Thank you @awvwgk for the insight. I have rather limited experience in OOP and no experience in parallel computing with Fortran. From my superficial understanding, what you said means that mutable objects, like variables with the saved attribute, are most likely thread-unsafe, so they are better avoided if thread safety is desired. Is this right? Many thanks!
100 times this. If an object never changes state after it has been constructed/defined, there’s only one place you have to look if at some point it doesn’t have the value you expected. The guarantee that it can be used in parallel code safely is an added bonus. A variable can be in one of four states
private and immutable (this is the easiest code to understand)
shared and immutable (this is inherently threadsafe)

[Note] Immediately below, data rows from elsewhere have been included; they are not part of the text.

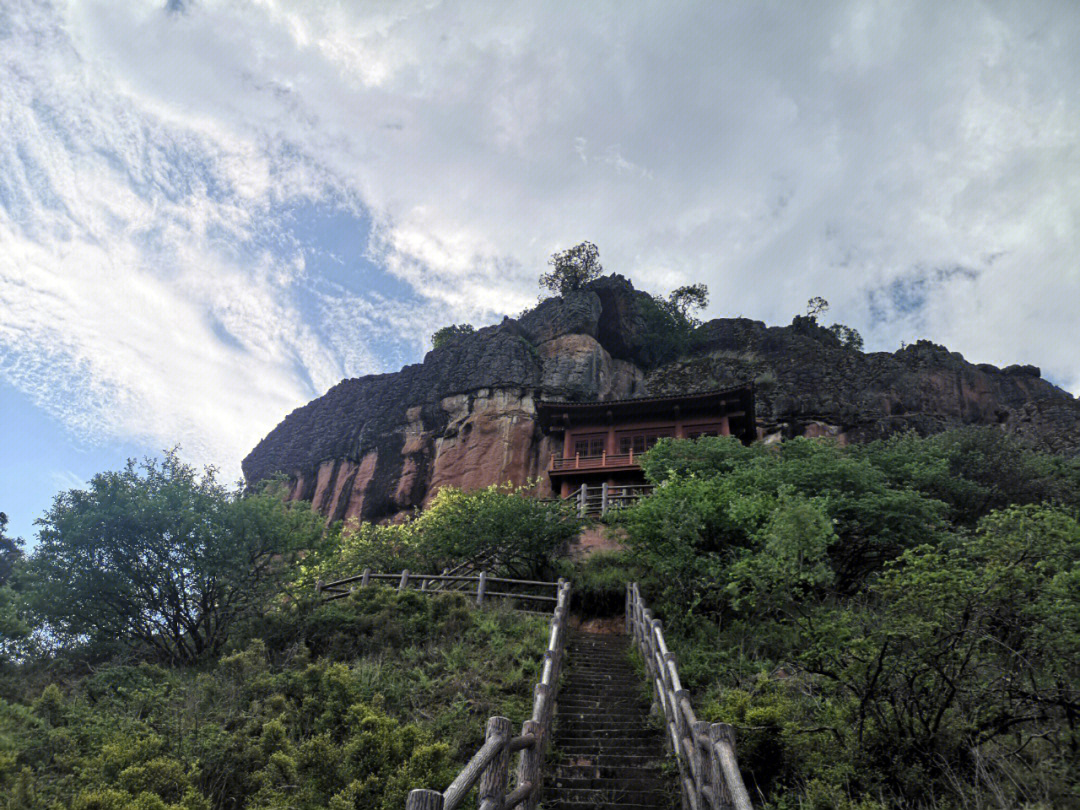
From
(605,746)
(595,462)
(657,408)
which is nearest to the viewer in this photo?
(605,746)

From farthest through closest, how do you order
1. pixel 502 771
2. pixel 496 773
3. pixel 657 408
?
pixel 657 408, pixel 502 771, pixel 496 773

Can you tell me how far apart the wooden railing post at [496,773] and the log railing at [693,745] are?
80.1 inches

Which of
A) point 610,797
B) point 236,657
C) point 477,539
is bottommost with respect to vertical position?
point 610,797

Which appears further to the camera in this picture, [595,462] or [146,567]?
[595,462]

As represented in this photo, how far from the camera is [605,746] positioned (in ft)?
32.1

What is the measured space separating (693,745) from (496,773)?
8.63 ft

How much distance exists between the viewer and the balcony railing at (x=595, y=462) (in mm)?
30219

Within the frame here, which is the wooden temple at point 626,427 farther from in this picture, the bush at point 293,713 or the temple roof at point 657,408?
the bush at point 293,713

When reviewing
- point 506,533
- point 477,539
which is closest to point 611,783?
point 506,533

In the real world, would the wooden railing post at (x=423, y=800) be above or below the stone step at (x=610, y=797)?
above

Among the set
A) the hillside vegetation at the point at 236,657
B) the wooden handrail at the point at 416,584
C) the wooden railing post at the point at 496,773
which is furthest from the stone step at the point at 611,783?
the wooden handrail at the point at 416,584

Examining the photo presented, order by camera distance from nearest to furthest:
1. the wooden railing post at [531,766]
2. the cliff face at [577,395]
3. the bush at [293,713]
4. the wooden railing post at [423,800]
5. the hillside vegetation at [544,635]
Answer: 1. the wooden railing post at [423,800]
2. the hillside vegetation at [544,635]
3. the bush at [293,713]
4. the wooden railing post at [531,766]
5. the cliff face at [577,395]

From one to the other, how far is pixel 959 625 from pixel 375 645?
1163 centimetres

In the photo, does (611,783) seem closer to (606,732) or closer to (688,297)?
(606,732)
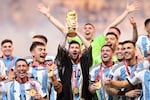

private and mutable (this is the state of most Fortran variables)
shared and mutable (this is where problems occur)
I recommend doing whatever you can to avoid that last state.
Others have provided good answers, but I just remembered the issue of random number generation, which appear to be thread-safe nowadays, although not a good idea to call it intensively in a parallel section (Based on the website description, I think gfortran serializes the call to random_number(). Steve Kargl and others more experienced with gfortran than me would likely know better).
No, there is an important difference between the two: recursive code can safely change static data - think of a counter that counts the number of recursion levels for instance - because there is only one copy actually running. All copies will have access to the static data, but changing such data is strictly sequential. The main thing about recursion-enabled code is that for local/automatic data you get your own copy.
With multithreaded code you have to be careful, because multiple copies will be working at the same time. So, keeping a counter or the like has to be done within guarded sections - via mutexes for instance.